Word for word, repeat the data; no picture should appear in the result.

> _Recorded data_
=-=-=-=-=

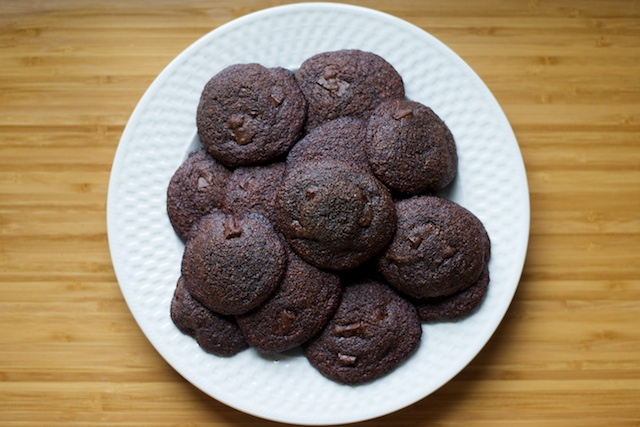 Mint Chocolate Chip Cookies (Paleo Cookie Recipe)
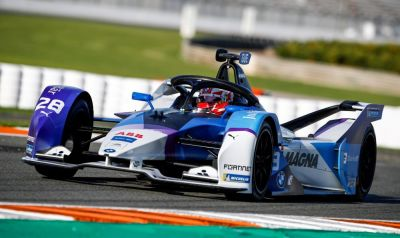 BMW to follow Audi out of Formula E at end of 2020/21 season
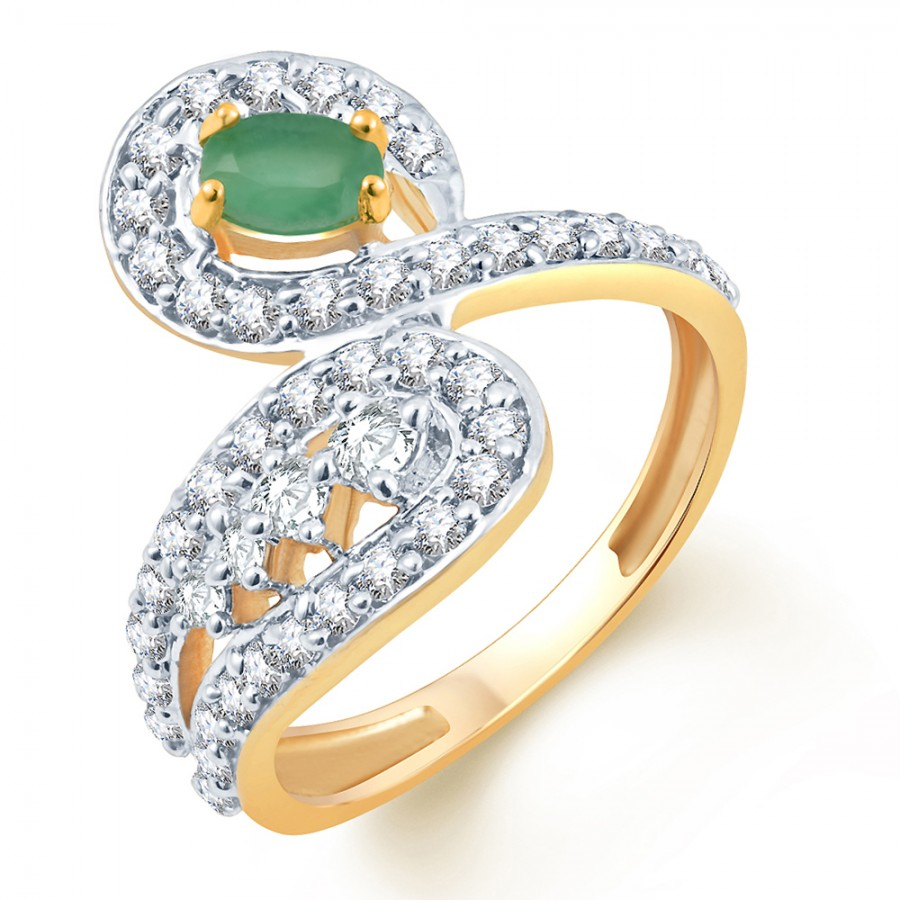 Buy Pissara Moddish Two Tone CZ Emerald Ring Online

=-=-=-=-=

> _Written answer_
 Mint Chocolate Chip Cookies (Paleo Cookie Recipe)
 BMW to follow Audi out of Formula E at end of 2020/21 season
 Buy Pissara Moddish Two Tone CZ Emerald Ring Online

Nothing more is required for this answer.